This report presents a visual analysis of institutional data for California State University, Bakersfield (CSUB). The focus is on enrollment, admissions, student life, expenses, financial aid, faculty, and degrees using clear visualizations.
library(tidyverse)
library(readr)
library(stringr)
library(janitor)
library(scales)
csub <- read_csv("csub_common_data_set_2015_2016_clean_master.csv", show_col_types = FALSE) %>%
clean_names()
parse_num_safe <- function(x) {
readr::parse_number(as.character(x), na = c("", "NA", "NaN", "NULL"))
}
csub_clean <- csub %>%
mutate(
across(starts_with("col_"), ~ str_squish(as.character(.))),
across(starts_with("col_"), ~ na_if(., "")),
section = str_squish(as.character(section)),
table_id = as.character(table_id)
)
enrollment <- csub_clean %>%
filter(section == "B. ENROLLMENT AND PERSISTENCE")
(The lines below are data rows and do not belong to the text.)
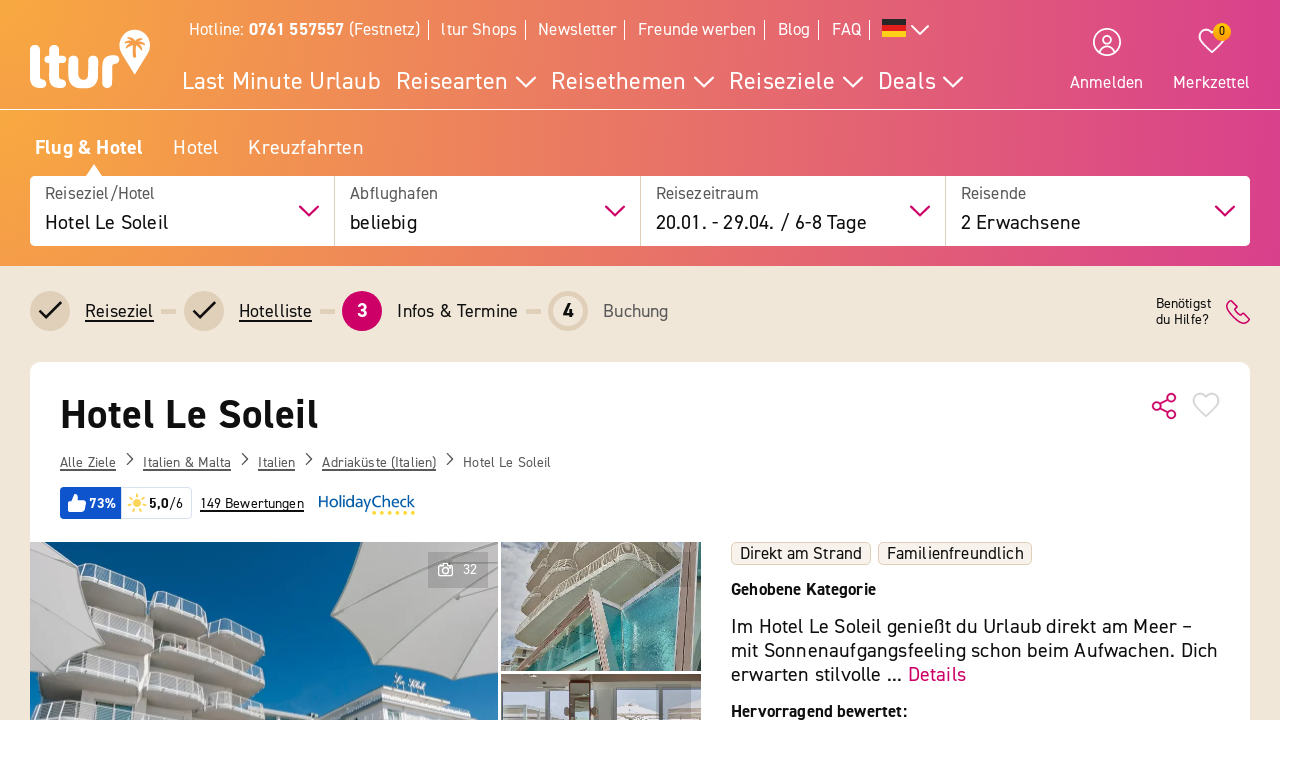

--- FILE ---
content_type: text/javascript
request_url: https://widgets.trustedshops.com/js/X3A0F08B6A1BE27F57F3516D0B4A5D633.js
body_size: 1510
content:
((e,t)=>{const r={shopInfo:{tsId:"X3A0F08B6A1BE27F57F3516D0B4A5D633",name:"ltur.com/de",url:"www.ltur.com/de/index",language:"de",targetMarket:"DEU",ratingVariant:"WIDGET_SIMPLIFIED",eTrustedIds:{accountId:"acc-ccecc725-15d9-4e93-90b1-ac6c1e4d7535",channelId:"chl-1381c09a-c861-4ef0-9c29-159e1a339230"},buyerProtection:{certificateType:"CLASSIC",certificateState:"PRODUCTION",mainProtectionCurrency:"EUR",classicProtectionAmount:100,maxProtectionDuration:30,plusProtectionAmount:2e4,basicProtectionAmount:100,firstCertified:"2013-08-01 00:00:00"},reviewSystem:{rating:{averageRating:4.51,averageRatingCount:4342,overallRatingCount:18425,distribution:{oneStar:145,twoStars:54,threeStars:160,fourStars:1080,fiveStars:2903}},reviews:[{average:5,buyerStatement:"Sehr gut wie immer. Sind ja schon lange Kunden bei Ihnen.\nAlles gute  Ihre Doris Asanger aus München",rawChangeDate:"2026-01-17T22:21:19.000Z",changeDate:"17.1.2026",transactionDate:"17.1.2026"},{average:5,buyerStatement:"Großes Angebot , günstige Preise und super Service",rawChangeDate:"2026-01-17T22:19:10.000Z",changeDate:"17.1.2026",transactionDate:"14.1.2026"},{average:5,buyerStatement:"Sofortiger telefonischer Kontakt und Vorschlag einer Alternative, da das gewünschte Angebot nicht mehr zur Verfügung stand. Erläuterung der Unterschiede zum gewünschten Angebot.",rawChangeDate:"2026-01-17T16:15:52.000Z",changeDate:"17.1.2026",transactionDate:"17.1.2026"}]},features:["GUARANTEE_RECOG_CLASSIC_INTEGRATION","SHOP_CONSUMER_MEMBERSHIP","REVIEWS_AUTO_COLLECTION","INDIVIDUAL_REVIEW_FORM","DISABLE_REVIEWREQUEST_SENDING","MARS_EVENTS","MARS_REVIEWS","MARS_QUESTIONNAIRE","MARS_PUBLIC_QUESTIONNAIRE"],consentManagementType:"OFF",urls:{profileUrl:"https://www.trustedshops.de/bewertung/info_X3A0F08B6A1BE27F57F3516D0B4A5D633.html",profileUrlLegalSection:"https://www.trustedshops.de/bewertung/info_X3A0F08B6A1BE27F57F3516D0B4A5D633.html#legal-info",reviewLegalUrl:"https://help.etrusted.com/hc/de/articles/23970864566162"},contractStartDate:"2012-04-25 00:00:00",shopkeeper:{name:"l´tur GmbH",street:"Karlsruher Str. 22",country:"DE",city:"Rastatt",zip:"76437"},displayVariant:"full",variant:"full",twoLetterCountryCode:"DE"},"process.env":{STAGE:"prod"},externalConfig:{trustbadgeScriptUrl:"https://widgets.trustedshops.com/assets/trustbadge.js",cdnDomain:"widgets.trustedshops.com"},elementIdSuffix:"-98e3dadd90eb493088abdc5597a70810",buildTimestamp:"2026-01-18T05:13:42.466Z",buildStage:"prod"},a=r=>{const{trustbadgeScriptUrl:a}=r.externalConfig;let n=t.querySelector(`script[src="${a}"]`);n&&t.body.removeChild(n),n=t.createElement("script"),n.src=a,n.charset="utf-8",n.setAttribute("data-type","trustbadge-business-logic"),n.onerror=()=>{throw new Error(`The Trustbadge script could not be loaded from ${a}. Have you maybe selected an invalid TSID?`)},n.onload=()=>{e.trustbadge?.load(r)},t.body.appendChild(n)};"complete"===t.readyState?a(r):e.addEventListener("load",(()=>{a(r)}))})(window,document);

--- FILE ---
content_type: text/javascript; charset=utf-8
request_url: https://cdn.optimizely.com/public/8315240995/data/actions/926ecb9928fb8d217eea96f71b781109027c2a9a998851f972a4aca13f88a6c5.js
body_size: -160
content:
window.optimizely.push({type:"load",data:{changes:[{"config": {"number_text": "0800 21 21 124", "img": "https://images.ltur.com/de/images/optimizely/callcenter/CCF_Frau.png ", "hint": "Hinweis", "alt": "", "number": "08002121124", "text": "Dein Wunschangebot ist gerade stark nachgefragt. Tipp: Ein Urlaubsberater kann dir schnell noch freie Pl\u00e4tze anbieten. Jetzt hier anrufen:", "number_icon": "https://images.ltur.com/de/images/optimizely/callcenter/Icon_Telefon.svg", "title": "Ausgebucht? Wir helfen dir gerne!", "text_free": "(kostenlos)", "link_color": "rgba(204, 0, 102, 1)"}, "dependencies": [], "name": "Hotel not available Banner", "widget_id": "27951670482", "type": "widget", "id": "55C23A52-6A40-403D-9941-B123FCF2D33C"}]}});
gender_enrollment <- enrollment %>%
filter(table_id == "P03_T01") %>%
transmute(
category = col_1,
full_time_men = parse_num_safe(col_2),
full_time_women = parse_num_safe(col_3),
part_time_men = parse_num_safe(col_4),
part_time_women = parse_num_safe(col_5)
) %>%
filter(!is.na(full_time_men) | !is.na(full_time_women) | !is.na(part_time_men) | !is.na(part_time_women)) %>%
filter(!str_detect(category, "Total"))
gender_long <- gender_enrollment %>%
pivot_longer(-category, names_to = "group", values_to = "students") %>%
filter(!is.na(students))
ggplot(gender_long, aes(x = reorder(category, students), y = students, fill = group)) +
geom_col(position = "dodge") +
coord_flip() +
scale_y_continuous(labels = comma) +
labs(title = "Enrollment by Gender and Status", x = "", y = "Students") +
theme_minimal()
admissions_plot <- tibble(
category = c("Men Applied","Women Applied","Men Enrolled","Women Enrolled"),
value = c(2319,3477,580,882)
)
ggplot(admissions_plot, aes(x = reorder(category, value), y = value)) +
geom_col(fill = "orange") +
coord_flip() +
scale_y_continuous(labels = comma) +
labs(title = "Admissions Funnel", x = "", y = "Students") +
theme_minimal()
student_life <- csub_clean %>%
filter(section == "F. STUDENT LIFE")
activities <- student_life %>%
filter(table_id == "P15_T02") %>%
filter(str_detect(col_2, "X")) %>%
mutate(count = 1)
ggplot(activities, aes(x = reorder(col_1, count), y = count)) +
geom_col(fill = "green") +
coord_flip() +
labs(title = "Student Activities", x = "", y = "Available") +
theme_minimal()
cost_plot <- tibble(
category = c("In-State Tuition","Out-State Tuition","Fees","Room & Board","Books","Transport"),
amount = c(5472,16632,1369,13968,1898,1438)
)
ggplot(cost_plot, aes(x = reorder(category, amount), y = amount)) +
geom_col(fill = "gold") +
coord_flip() +
scale_y_continuous(labels = dollar_format()) +
labs(title = "Cost of Attendance", x = "", y = "USD") +
theme_minimal()
aid_plot <- tibble(
category = c("Applied Aid","Received Aid","Need Based","Grants","Loans"),
value = c(6123,5388,5518,5016,2369)
)
ggplot(aid_plot, aes(x = reorder(category, value), y = value)) +
geom_col(fill = "darkgreen") +
coord_flip() +
scale_y_continuous(labels = comma) +
labs(title = "Financial Aid Distribution", x = "", y = "Students") +
theme_minimal()
faculty_plot <- tibble(
category = c("Faculty","Doctorate","Women","Men"),
value = c(473,139,250,223)
)
ggplot(faculty_plot, aes(x = reorder(category, value), y = value)) +
geom_col(fill = "blue") +
coord_flip() +
labs(title = "Faculty Profile", x = "", y = "Count") +
theme_minimal()
degrees_plot <- tibble(
discipline = c("Liberal Arts","Psychology","Social Science","Education","Business"),
pct = c(29.2,9.4,7.9,7.8,6.3)
)
ggplot(degrees_plot, aes(x = reorder(discipline, pct), y = pct)) +
geom_col(fill = "purple") +
coord_flip() +
labs(title = "Degrees by Discipline", x = "", y = "%") +
theme_minimal()
This analysis shows that CSUB has a large undergraduate population, strong reliance on financial aid, and a concentration of degrees in a few major areas. Visualizations make it easier to understand patterns compared to raw tables.